The Biden administration on Tuesday released a much-anticipated list of the first 10 medicines included in Medicare’s Drug Price Negotiation Program under the Inflation Reduction Act.
Pictured: Department of Health & Human Services sign at headquarters/iStock, JHVEPhoto
The Centers for Medicare and Medicaid Services identified on Tuesday the first 10 prescription medicines that will be affected by Medicare’s Drug Price Negotiation Program under the Inflation Reduction Act.
Signed into law by President Joe Biden in August 2022, the Inflation Reduction Act (IRA) aims to generate some $25 billion in drug cost savings for the U.S. government over the next eight years. To this end, the IRA enables CMS to renegotiate prices for some of the most widely prescribed medications, which will take effect in 2026.
Tuesday’s list of the first 10 prescription medicines that will be affected by the Drug Price Negotiation Program—in order of gross Medicare Part D spending from June 2022 to May 2023—includes:
- BMS’ Eliquis (apixaban), used for the prevention and treatment of blood clots
- Eli Lilly’s Jardiance (empagliflozin), indicated for heart failure and diabetes
- J&J’s Xarelto (rivaroxaban), also used for blood clots and for reducing stroke risk
- Merck’s Januvia (sitagliptin), a diabetes drug
- AstraZeneca’s Farxiga (dapagliflozin), also for heart failure and diabetes, as well as chronic kidney disease
- Novartis’ Entresto (sacubitril/valsartan), a heart failure drug
- Amgen’s Enbrel (etanercept), approved for psoriasis, rheumatoid arthritis and psoriatic arthritis
- J&J’s Imbruvica (ibrutinib), used to treat blood cancers
- J&J’s Stelara (ustekinumab), also indicated for psoriasis and psoriatic arthritis, as well as Crohn’s disease and ulcerative colitis
- Novo Nordisk’s Fiasp and NovoLog, insulin products indicated for diabetes
“For the first time, the law provides Medicare the ability to directly negotiate the prices of certain high expenditure, single source drugs without generic or biosimilar competition,” CMS said in Tuesday’s announcement.
===
Task statement: Carry on the article about the first 10 drugs chosen for Medicare price negotiation, starting right after its final sentence, the CMS quote.

Data records:
===
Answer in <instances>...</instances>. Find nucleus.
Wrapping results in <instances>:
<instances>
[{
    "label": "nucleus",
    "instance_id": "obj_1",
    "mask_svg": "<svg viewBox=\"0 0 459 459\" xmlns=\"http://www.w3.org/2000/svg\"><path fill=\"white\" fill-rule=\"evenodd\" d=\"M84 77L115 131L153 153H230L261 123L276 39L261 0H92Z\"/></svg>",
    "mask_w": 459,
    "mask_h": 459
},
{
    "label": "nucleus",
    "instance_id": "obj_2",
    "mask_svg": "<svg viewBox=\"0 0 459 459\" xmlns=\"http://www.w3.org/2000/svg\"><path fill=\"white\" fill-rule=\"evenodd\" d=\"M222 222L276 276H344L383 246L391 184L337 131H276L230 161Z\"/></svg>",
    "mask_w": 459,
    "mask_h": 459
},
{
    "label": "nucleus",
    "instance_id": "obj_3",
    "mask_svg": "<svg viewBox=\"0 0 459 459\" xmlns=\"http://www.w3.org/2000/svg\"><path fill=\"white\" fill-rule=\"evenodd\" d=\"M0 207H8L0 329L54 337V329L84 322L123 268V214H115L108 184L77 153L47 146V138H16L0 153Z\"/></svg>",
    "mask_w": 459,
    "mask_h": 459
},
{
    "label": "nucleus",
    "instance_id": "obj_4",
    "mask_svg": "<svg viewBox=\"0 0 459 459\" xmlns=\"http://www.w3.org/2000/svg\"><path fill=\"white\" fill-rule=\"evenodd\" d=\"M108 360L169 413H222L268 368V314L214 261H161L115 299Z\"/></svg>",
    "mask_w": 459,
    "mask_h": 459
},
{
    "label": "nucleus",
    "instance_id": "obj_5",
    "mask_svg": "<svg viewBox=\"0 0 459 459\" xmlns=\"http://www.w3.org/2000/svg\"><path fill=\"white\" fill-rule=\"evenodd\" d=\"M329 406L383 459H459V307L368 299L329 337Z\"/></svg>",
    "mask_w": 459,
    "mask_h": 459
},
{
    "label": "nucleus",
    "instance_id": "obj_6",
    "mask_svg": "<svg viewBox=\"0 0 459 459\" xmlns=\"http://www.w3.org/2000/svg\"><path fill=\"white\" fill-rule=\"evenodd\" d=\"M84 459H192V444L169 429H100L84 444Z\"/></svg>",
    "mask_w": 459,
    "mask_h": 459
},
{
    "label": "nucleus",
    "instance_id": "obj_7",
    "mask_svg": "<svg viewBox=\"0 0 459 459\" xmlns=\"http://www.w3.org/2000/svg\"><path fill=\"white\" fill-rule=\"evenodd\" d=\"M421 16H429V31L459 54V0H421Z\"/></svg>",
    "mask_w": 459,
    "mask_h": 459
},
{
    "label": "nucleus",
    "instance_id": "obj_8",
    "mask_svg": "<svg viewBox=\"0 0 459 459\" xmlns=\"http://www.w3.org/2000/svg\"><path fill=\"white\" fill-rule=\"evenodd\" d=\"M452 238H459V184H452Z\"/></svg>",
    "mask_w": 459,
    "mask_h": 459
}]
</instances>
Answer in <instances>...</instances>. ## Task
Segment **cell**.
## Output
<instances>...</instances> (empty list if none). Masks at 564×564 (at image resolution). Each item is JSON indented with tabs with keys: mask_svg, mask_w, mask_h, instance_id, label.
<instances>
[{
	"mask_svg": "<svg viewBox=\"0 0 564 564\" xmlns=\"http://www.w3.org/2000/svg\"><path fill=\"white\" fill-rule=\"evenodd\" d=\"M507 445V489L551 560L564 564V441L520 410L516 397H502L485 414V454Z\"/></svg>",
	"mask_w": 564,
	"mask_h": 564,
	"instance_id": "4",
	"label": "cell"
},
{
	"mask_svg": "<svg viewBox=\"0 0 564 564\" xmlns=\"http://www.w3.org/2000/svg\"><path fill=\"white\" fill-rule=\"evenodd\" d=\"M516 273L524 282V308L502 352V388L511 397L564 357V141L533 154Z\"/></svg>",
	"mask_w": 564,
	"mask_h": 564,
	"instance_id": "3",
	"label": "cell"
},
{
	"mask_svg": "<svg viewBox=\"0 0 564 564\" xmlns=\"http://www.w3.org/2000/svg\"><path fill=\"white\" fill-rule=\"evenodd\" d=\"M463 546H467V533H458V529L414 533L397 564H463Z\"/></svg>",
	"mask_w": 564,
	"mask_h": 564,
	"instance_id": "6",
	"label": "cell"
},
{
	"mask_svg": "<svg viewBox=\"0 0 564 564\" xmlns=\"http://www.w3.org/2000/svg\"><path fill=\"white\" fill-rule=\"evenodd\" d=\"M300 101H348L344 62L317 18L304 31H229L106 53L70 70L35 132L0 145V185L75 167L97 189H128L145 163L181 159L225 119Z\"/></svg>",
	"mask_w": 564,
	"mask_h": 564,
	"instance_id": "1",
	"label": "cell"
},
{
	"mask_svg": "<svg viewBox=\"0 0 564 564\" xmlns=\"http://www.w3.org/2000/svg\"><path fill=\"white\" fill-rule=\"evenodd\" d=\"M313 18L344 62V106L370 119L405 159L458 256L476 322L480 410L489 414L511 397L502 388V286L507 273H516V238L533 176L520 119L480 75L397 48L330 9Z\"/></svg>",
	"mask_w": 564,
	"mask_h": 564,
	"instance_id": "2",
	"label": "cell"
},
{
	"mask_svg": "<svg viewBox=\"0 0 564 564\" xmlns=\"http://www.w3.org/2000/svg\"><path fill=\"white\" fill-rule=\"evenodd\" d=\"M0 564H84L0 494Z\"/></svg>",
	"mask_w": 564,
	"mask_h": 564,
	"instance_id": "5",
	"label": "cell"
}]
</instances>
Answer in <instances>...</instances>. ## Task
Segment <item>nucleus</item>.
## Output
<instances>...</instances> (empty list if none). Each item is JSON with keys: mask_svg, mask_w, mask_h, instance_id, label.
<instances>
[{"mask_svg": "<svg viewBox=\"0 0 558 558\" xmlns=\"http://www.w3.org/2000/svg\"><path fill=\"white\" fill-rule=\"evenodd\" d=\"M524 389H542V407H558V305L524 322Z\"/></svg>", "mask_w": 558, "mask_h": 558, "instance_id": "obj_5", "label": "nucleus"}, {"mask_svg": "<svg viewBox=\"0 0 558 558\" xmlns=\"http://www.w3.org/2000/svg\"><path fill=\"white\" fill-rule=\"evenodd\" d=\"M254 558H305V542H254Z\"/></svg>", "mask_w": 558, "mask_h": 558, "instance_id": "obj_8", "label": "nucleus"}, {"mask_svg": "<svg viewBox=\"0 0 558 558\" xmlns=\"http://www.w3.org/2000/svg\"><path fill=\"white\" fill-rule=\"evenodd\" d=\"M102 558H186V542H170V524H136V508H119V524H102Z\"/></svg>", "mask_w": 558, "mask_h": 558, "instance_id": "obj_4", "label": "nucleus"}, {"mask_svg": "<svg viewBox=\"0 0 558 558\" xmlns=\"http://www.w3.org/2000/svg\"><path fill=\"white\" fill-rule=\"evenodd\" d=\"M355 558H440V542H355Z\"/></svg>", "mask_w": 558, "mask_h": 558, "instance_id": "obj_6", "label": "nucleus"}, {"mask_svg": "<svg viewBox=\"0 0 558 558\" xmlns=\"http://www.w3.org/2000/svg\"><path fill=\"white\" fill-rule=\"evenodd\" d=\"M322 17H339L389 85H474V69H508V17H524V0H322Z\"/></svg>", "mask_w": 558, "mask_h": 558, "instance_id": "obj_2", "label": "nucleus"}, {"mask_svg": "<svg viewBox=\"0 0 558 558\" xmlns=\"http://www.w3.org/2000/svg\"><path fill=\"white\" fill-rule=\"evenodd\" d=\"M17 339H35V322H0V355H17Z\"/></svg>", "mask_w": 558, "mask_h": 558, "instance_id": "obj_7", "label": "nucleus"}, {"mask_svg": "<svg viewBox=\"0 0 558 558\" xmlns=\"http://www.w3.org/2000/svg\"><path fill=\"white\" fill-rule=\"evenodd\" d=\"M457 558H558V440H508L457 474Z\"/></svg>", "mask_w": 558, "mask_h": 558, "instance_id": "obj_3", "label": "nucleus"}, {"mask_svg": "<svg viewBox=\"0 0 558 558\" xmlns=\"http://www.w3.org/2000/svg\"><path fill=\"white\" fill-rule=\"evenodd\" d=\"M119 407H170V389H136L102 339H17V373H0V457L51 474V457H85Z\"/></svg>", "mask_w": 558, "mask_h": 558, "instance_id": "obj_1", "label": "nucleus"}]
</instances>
===
The answer:
In choosing these medicines, the agency looked at therapies that had the highest total Part D gross coverage, particularly those without generic or biosimilar competition. Collectively, these medicines cost the U.S. government some $50 billion from June 2022 to May 2023, according to a CMS factsheet posted Tuesday.
J&J in an emailed statement to BioSpace said the IRA’s price control provisions “will constrain medical innovation, limit patient access and choice, and negatively impact overall quality of care,” adding that “seniors could face bureaucratic barriers to access and potentially higher out of pocket costs even with the IRA’s out-of-pocket cost limits for Part D drugs.”
While Novo Nordisk in statement said it “supports policies to ensure patients can afford their medicines,” the company has “seen CMS take aggressive steps to carry out unilateral price setting without consideration for the impact on patients living with chronic disease or the overall healthcare system.”
In an emailed statement to BioSpace, Merck said that these “price-setting provisions are bad policy that will stifle the U.S. biopharmaceutical sector’s research and development and have potentially devastating consequences for the millions of patients who need new therapeutic options.”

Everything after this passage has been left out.